GESTELLTE AUFGABE A:
Beantworte die folgenden Fragen knapp anhand des Ausgangstexts unten:
(i) Auf welchen Feldern wollen einige Passagiere arbeiten?
(ii) Was stört einen Passagier beim Schlafen?
(iii) Wo kaufte der Vater das Fußball-T-Shirt für seinen Sohn?

AUSGANGSTEXT:

_ _ _ _

Zunächst ist die Stimmung auf dem kleinen Boot noch gelöst und die Menschen sind voller Hoffnung auf ein neues Leben in Europa. Ein junger Mann träumt von einer Karriere als Fußballspieler, ein anderer will als Musiker irgendwo in Europa sein Glück versuchen. Andere haben bescheidenere Ziele. Sie wollen auf den andalusischen Feldern arbeiten und ihren Familien und Angehörigen in der Heimat das Geld zum Leben schicken.

Auch die kleinen und größeren Streitereien zwischen den Passagieren an Bord werden gezeigt. So stören die ständigen Gebete einen anderen beim Schlafen. Das Huhn eines älteren Mannes sorgt ebenfalls für Zank. Als eine blinde Passagerin an Bord entdeckt wurde, die die Transfergebühren nicht bezahlt hatte, droht die Stimmung zu kippen. Doch die Wut des Kapitäns legt sich, als er die Kochkünste der Frau schätzten lernte. Die hoffnungsvolle Stimmung an Bord hält nicht lange an. Ein schwerer Sturm zieht auf und die hohen Wellen machen das Boot manövrierunfähig. Nachdem Ende der Schreckensnacht, war ein Drittel der Passagiere über Bord gespielt worden. Unter den Toten war auch der einarmige Mann, der sich am Beginn der Reise geweigert hatte, mit den anderen Passagieren zusammen seine Dokumente auf der Überfahrt zu vernichten, um eine Identifikation zu erschweren. Er wollte wenigstens noch die Hoffnung behalten, im Todesfall in der Heimat beerdigt zu werden. Dieser letzte Wunsch sollte nicht in Erfüllung gehen. Die Männer, die den Sturm überlebt haben, sterben einen langsamen, qualvollen Tod Die meisten verdursten auf dem manövrierunfähigen Boot mitten im salzigen Ozean. Ihr Sterben wird im Film in langen Einstellungen gezeigt. Als eine spanische Küstenwache die Piroge entdeckt, sind nur noch wenige Männer am Leben. Nach dem sie sich einige Tage von dem Horror erholen konnten, wurden sie umgehend mit dem Flugzeug in ihre Heimat abgeschoben. Vorher haben sie noch ein kleines Taschengeld bekommen. Damit konnte der Vater seinem Sohn doch noch seine Bitte nach einem Fußball-T-Shirt erfüllen. Allerdings kaufte er es nicht in Europa sondern am Flughafen der senegalesischen Hauptstadt Dakar.

_ _ _ _

VORLIEGENDE EINTRÄGE:
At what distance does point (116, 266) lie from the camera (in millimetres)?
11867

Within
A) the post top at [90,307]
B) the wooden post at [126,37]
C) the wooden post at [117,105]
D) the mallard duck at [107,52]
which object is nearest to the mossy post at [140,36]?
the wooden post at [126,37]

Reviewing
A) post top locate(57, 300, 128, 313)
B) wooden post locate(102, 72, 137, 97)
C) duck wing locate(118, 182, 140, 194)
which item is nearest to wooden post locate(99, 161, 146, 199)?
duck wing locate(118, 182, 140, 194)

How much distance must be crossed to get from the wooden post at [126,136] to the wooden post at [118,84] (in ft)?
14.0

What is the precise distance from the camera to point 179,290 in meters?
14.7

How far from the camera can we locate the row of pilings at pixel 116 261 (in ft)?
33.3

_ _ _ _

GESTELLTE AUFGABE B:
Überführe sämtliche Zeilen der Einträge oben in eine Markdown-Tabelle mit den Spalten „Nummer“ und „Eintragszeile“. Leerzeilen entfallen.

LÖSUNG A:
(i) Auf den andalusischen Feldern.
(ii) Die ständigen Gebete.
(iii) Am Flughafen der senegalesischen Hauptstadt Dakar.

LÖSUNG B:
| Nummer | Eintragszeile |
|---|---|
| 1 | At what distance does point (116, 266) lie from the camera (in millimetres)? |
| 2 | 11867 |
| 3 | Within |
| 4 | A) the post top at [90,307] |
| 5 | B) the wooden post at [126,37] |
| 6 | C) the wooden post at [117,105] |
| 7 | D) the mallard duck at [107,52] |
| 8 | which object is nearest to the mossy post at [140,36]? |
| 9 | the wooden post at [126,37] |
| 10 | Reviewing |
| 11 | A) post top locate(57, 300, 128, 313) |
| 12 | B) wooden post locate(102, 72, 137, 97) |
| 13 | C) duck wing locate(118, 182, 140, 194) |
| 14 | which item is nearest to wooden post locate(99, 161, 146, 199)? |
| 15 | duck wing locate(118, 182, 140, 194) |
| 16 | How much distance must be crossed to get from the wooden post at [126,136] to the wooden post at [118,84] (in ft)? |
| 17 | 14.0 |
| 18 | What is the precise distance from the camera to point 179,290 in meters? |
| 19 | 14.7 |
| 20 | How far from the camera can we locate the row of pilings at pixel 116 261 (in ft)? |
| 21 | 33.3 |